Required actions:
1. Decide whether each statement below agrees with the forum thread on methane/water injection. Give yes or no for each, and quote the deciding words of the thread.
(a) JasonSC540ia expects a custom setup to cost about $600.
(b) liquidsmoke would buy a new intercooler.
(c) franka says nitrous spray needs no added fuel.
2. Shorten the paragraph of the forum thread on methane/water injection that begins "A little nitrous spray" and keep its main facts.
3. Proceed with the forum thread on methane/water injection, starting right after its last line.

Reading text:
# Methane\Water injection in place of Intercooler?



## franka (Jan 23, 2006)

liquidsmoke said:


> $7k - cheap as chips! LOL


I get it but it beats over $ 10K for an entry price if intercooler is included.


----------



## liquidsmoke (Nov 2, 2010)

I guess I'm used to cheap Nissan parts  I think I would just sort my own IC for that, get a 2nd hand one from something; only needs a mount and some pipework


----------



## JasonSC540ia (Aug 11, 2009)

Guys

Check this site out. I plan on doing a custom set-up as soon as I get back. Everything should be about $600.

http://www.frozenboost.com/index.php?osCsid=b5666617394497755c3b4e35655df8d7


----------



## franka (Jan 23, 2006)

A little nitrous spray would cool things down too, but you would have to add fuel in proportion to the NO2, not to mention the extra hp you would get.


----------



## franka (Jan 23, 2006)

Supplied entries:
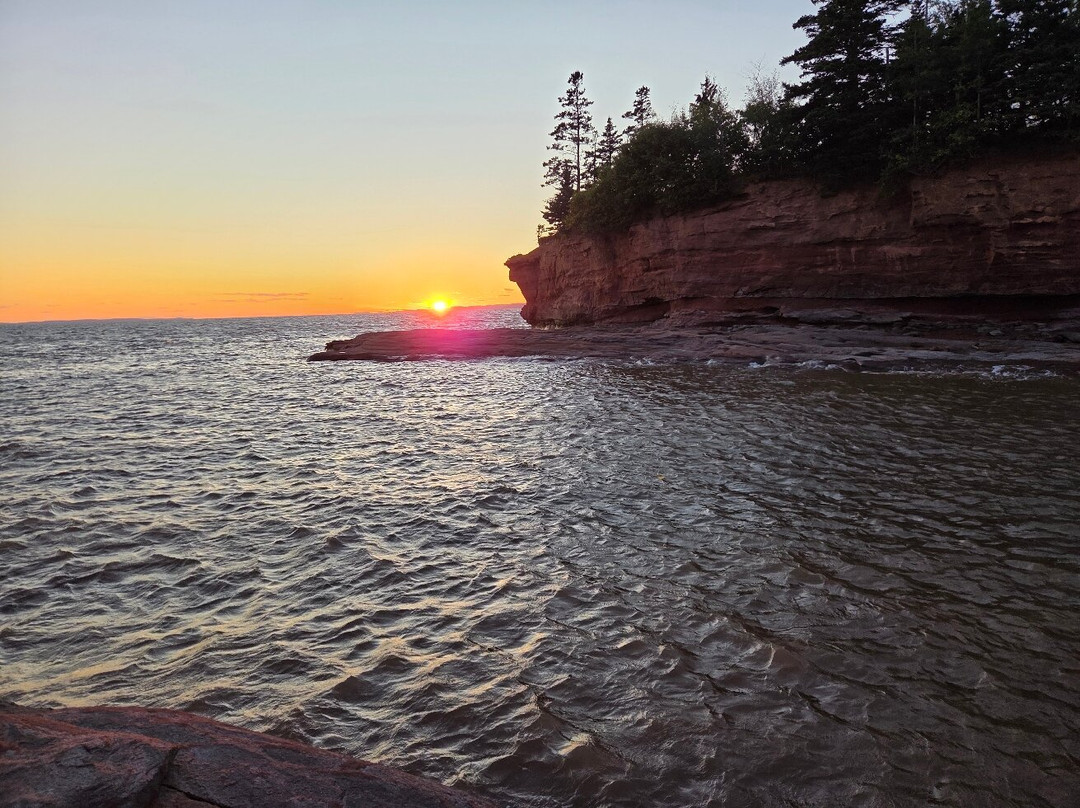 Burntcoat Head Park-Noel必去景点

---

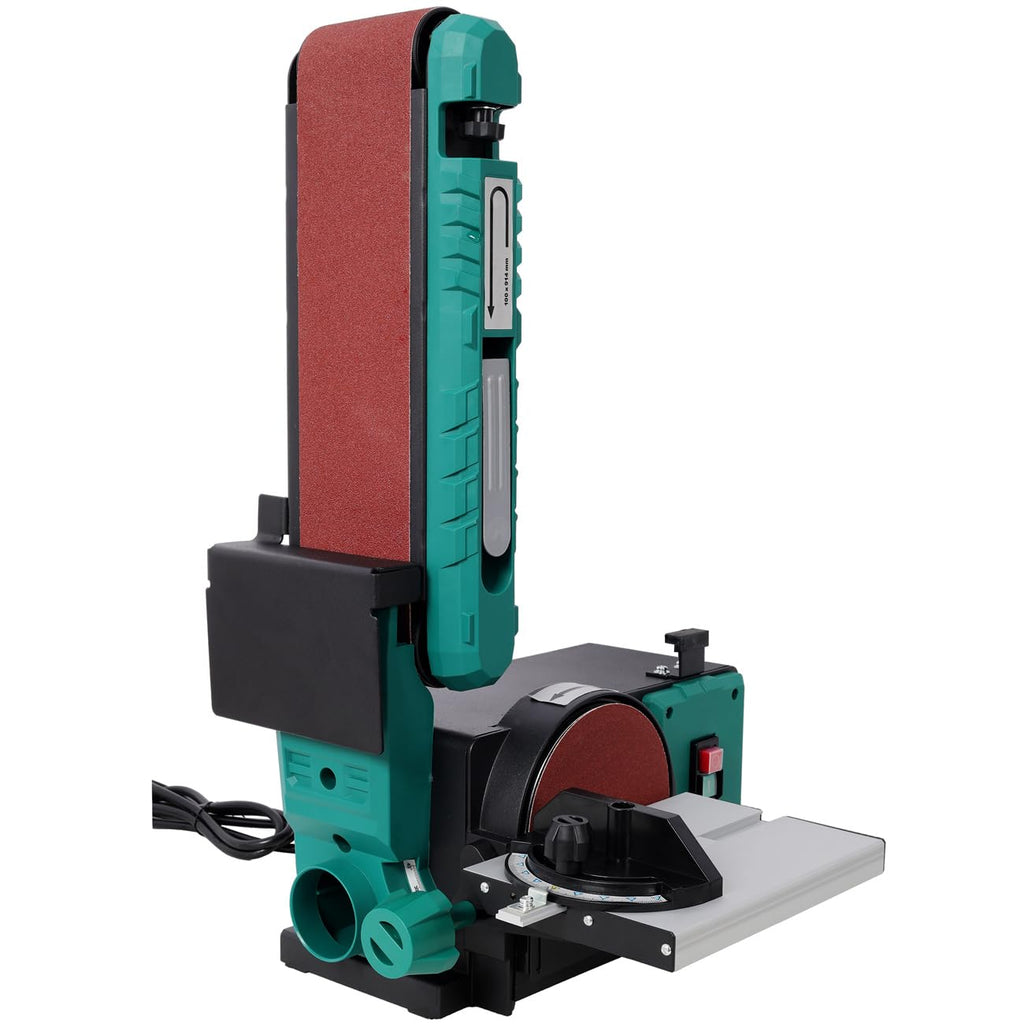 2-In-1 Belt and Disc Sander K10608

Numbered answers:
1.
(a) Yes: "Everything should be about $600."
(b) No: "get a 2nd hand one from something"
(c) No: "you would have to add fuel in proportion to the NO2"

2. Nitrous spray would also cool things down, but fuel would have to be added in proportion to the NO2, and it would add horsepower as well.

3.
JasonSC540ia said:


> Guys
> 
> Check this site out. I plan on doing a custom set-up as soon as I get back. Everything should be about $600.
> 
> http://www.frozenboost.com/index.php?osCsid=b5666617394497755c3b4e35655df8d7


It should be fun. Good luck


----------



## Marks63catalina (Oct 17, 2010)

There's another methanol injection company ouy there that's pretty popular with the turbo guys. It's called SNOW, but I don't remember the full name.

http://www.snowperformance.net/

Mark L


----------



## franka (Jan 23, 2006)

There are at least 10 mfgrs of injection systems out there , just Google it.

I've been reading them and it comes down to two important aspects of a good system. A higher pressure pumper for the best atomization and therefore best cooling and a progressive boost controller that adds more alky/h2o as pressure rises.


----------



## franka (Jan 23, 2006)

Check out

http://www.coolingmist.com

They have all kinds of systems and/or components


----------



## Oldman M Coupe (Aug 2, 2009)

I have SC M coupe( 9 lbs boost) I added a meth kit 39% meth to water. Car is not tuned with kit but I do feel the difference when it sprays, cools charge and stops, if any, detonation. I also added a oil cooler in line to SC help keep it a little cooler. Sometimes there is really no room for a aftercooler as in my car, without it looking like a plumbers nitemare.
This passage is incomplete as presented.